Negative correlation
A negative correlation is a correlation in the opposite direction
Partial correlation
The correlation is partial if we study the relationship between two variables keeping    all other variables constant
Linear correlation
When the change in one variable results in the constant change in the other variable, we say the correlation is linear. When there is a linear correlation, the points plotted will be in a straight line
Zero order correlation 
zero correlation suggests that the correlation statistic did not indicate a relationship between the two variables.
Scatter plot correlation
A scatter plot is a type of mathematical diagram using cartesian coordinates to display values for two variables for a set of data. Scatter plots will often show at a glance whether a relationship exists between two sets of data.
Spearman's correlation
Spearman's rank correlation coefficient allows us to identify easily the strength of correlation within a data set of two variables, and whether the correlation is positive or negative.
Non linear correlation
When the amount of change in one variable is not in a constant ratio to the change in the other variable, we say that the correlation is non linear.
Weak correlation
The range of the correlation coefficient between -1 to +1. If the linear correlation coefficient takes values close to 0, the correlation is weak.

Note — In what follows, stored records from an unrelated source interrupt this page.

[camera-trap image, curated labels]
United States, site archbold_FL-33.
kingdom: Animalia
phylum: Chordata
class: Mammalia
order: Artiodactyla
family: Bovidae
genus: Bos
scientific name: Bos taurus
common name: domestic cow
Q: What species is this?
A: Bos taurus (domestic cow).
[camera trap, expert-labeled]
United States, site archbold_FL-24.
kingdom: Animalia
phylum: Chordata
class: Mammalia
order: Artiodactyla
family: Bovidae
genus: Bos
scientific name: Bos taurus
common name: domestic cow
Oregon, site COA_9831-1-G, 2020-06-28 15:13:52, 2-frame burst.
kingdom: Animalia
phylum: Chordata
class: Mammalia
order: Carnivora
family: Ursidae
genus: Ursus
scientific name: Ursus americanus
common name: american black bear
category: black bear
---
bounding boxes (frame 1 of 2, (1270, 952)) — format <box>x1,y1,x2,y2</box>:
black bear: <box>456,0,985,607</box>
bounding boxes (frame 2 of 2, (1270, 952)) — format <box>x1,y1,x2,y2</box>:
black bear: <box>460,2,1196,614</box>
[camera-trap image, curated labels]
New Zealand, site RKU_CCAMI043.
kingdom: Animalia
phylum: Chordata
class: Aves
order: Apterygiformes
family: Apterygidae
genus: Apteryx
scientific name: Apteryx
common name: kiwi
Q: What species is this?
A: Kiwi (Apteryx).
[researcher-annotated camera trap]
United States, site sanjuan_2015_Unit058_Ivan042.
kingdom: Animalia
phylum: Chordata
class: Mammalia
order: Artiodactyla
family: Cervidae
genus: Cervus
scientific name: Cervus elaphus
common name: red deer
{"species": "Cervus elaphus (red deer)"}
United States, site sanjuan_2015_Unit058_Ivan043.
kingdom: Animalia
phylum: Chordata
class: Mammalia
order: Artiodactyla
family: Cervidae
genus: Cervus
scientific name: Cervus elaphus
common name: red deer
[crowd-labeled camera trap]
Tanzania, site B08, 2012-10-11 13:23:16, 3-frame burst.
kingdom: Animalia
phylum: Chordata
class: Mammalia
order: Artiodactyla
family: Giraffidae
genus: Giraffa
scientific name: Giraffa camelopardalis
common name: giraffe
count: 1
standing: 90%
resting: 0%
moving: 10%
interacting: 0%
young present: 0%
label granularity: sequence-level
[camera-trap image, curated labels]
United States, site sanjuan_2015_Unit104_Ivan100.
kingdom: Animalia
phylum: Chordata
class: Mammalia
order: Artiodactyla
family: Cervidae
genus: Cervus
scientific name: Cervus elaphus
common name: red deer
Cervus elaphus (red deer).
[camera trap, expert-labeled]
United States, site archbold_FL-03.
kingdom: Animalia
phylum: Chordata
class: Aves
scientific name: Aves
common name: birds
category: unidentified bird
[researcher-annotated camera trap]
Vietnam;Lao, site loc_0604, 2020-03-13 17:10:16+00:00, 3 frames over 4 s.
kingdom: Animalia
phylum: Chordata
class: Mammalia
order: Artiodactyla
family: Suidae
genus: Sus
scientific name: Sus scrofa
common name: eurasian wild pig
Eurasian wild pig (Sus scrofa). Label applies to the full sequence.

Uses in Educational Research
·         In correlational research we do not (or at least try not to) influence any variables but only measure them and look for relations (correlations) between some  set of variables.
·         In experimental research, we manipulate some variables and then measure the effects of this manipulation on other variables.
·         Experimental data may potentially provide qualitatively better information.
·         Only experimental data can conclusively demonstrate causal relations between variable.